Goal of the exercise | Your job is to give again, exactly and with no additions, the lines in the records below from the one with "Colt's Foot (Tussilago" through the one with "Closeup on young", both included. Omit the pictures.

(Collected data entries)
[Start of Attachment]
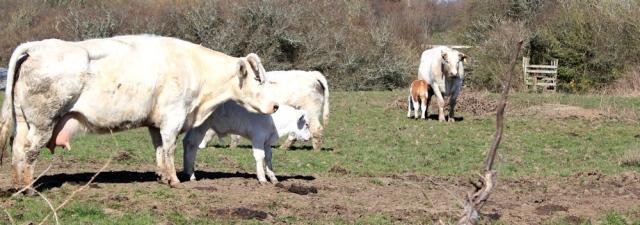 cows and calves, Ruth's coastal walk, Wales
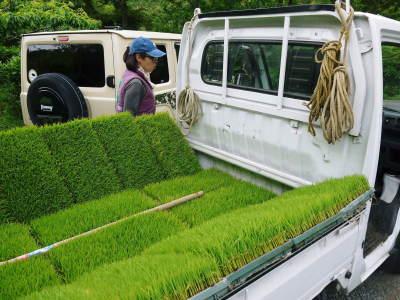 米作りの挑戦(2020) 田植え 今年は昨年よりもさらに10日早い田植えです!(前編)_a0254656_18452946.jpg
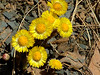 Colt's Foot (Tussilago Farfara).  The stalks have redish scales. The bristly flowers have numerous yellow rays and many layers. It's one of the earliest appearing spring flowers and loves wet, waste areas (notably ditches). <br /> 12:06 R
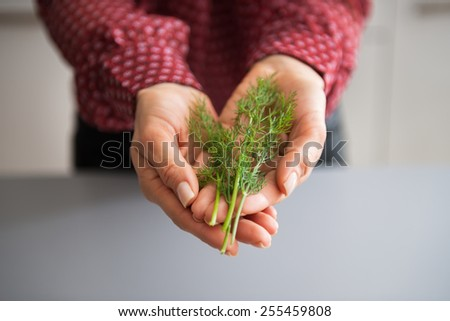 Closeup on young housewife showing fresh dill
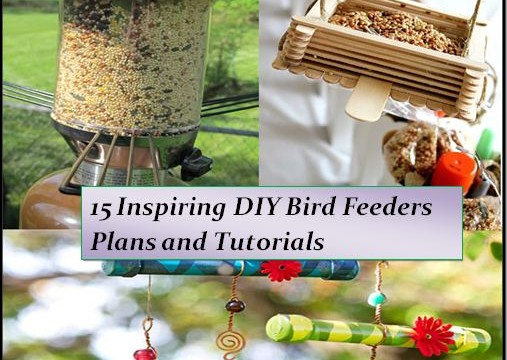 feeder youtube will bird garden birds diy feeders that your with building watch fill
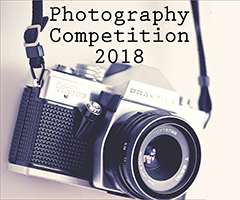https://gateway.dorothy-stringer.co.uk/public/ParentNewsletter/photocomp.jpg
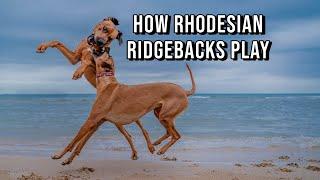 Rhodesian Ridgebacks Play Rough (And it's a joy to watch!)
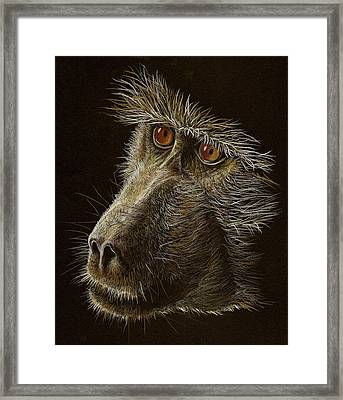 Framed Print featuring the drawing Watching You by Heidi Kriel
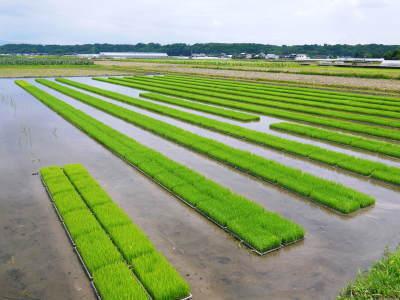 七城米 長尾農園 令和2年度のお米も元気に美しく成長中!今年も美しすぎる田んぼです!_a0254656_20093996.jpg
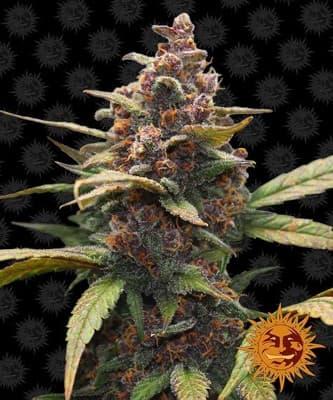 Ayahuasca Purple > Barneys Farm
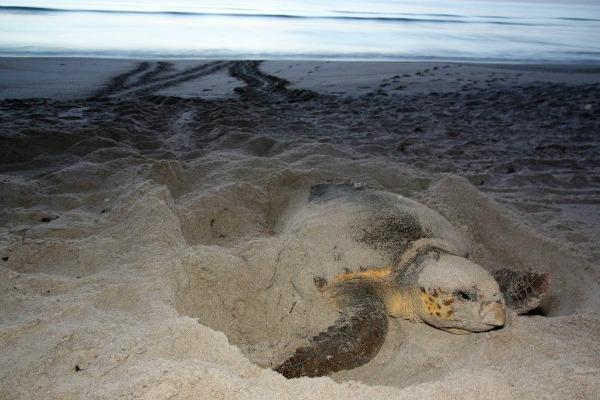 Sea turtle laying eggs on Florida beach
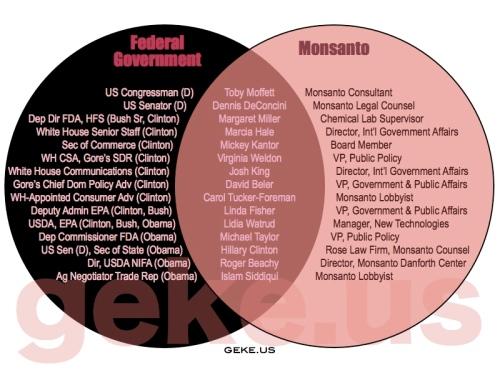 MonsantoVenn.001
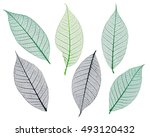 mulberry leaves skeletons... | Shutterstock . vector #493120432
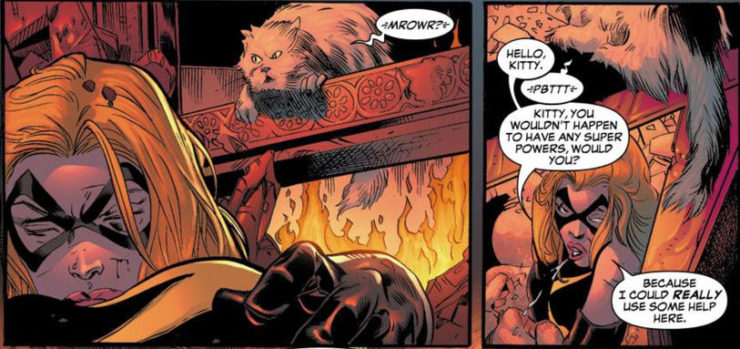 All About Captain Marvel's Cat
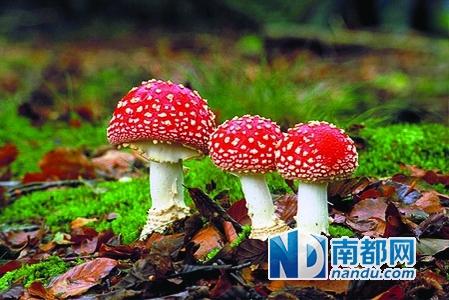 吉林常见的野生无毒蘑菇_野生蘑菇都别碰 暂无简易识别法 呼吸 毒蘑菇_凤凰资讯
[End of Attachment]
Answer to the exercise |
 Colt's Foot (Tussilago Farfara).  The stalks have redish scales. The bristly flowers have numerous yellow rays and many layers. It's one of the earliest appearing spring flowers and loves wet, waste areas (notably ditches). <br /> 12:06 R
 Closeup on young housewife showing fresh dill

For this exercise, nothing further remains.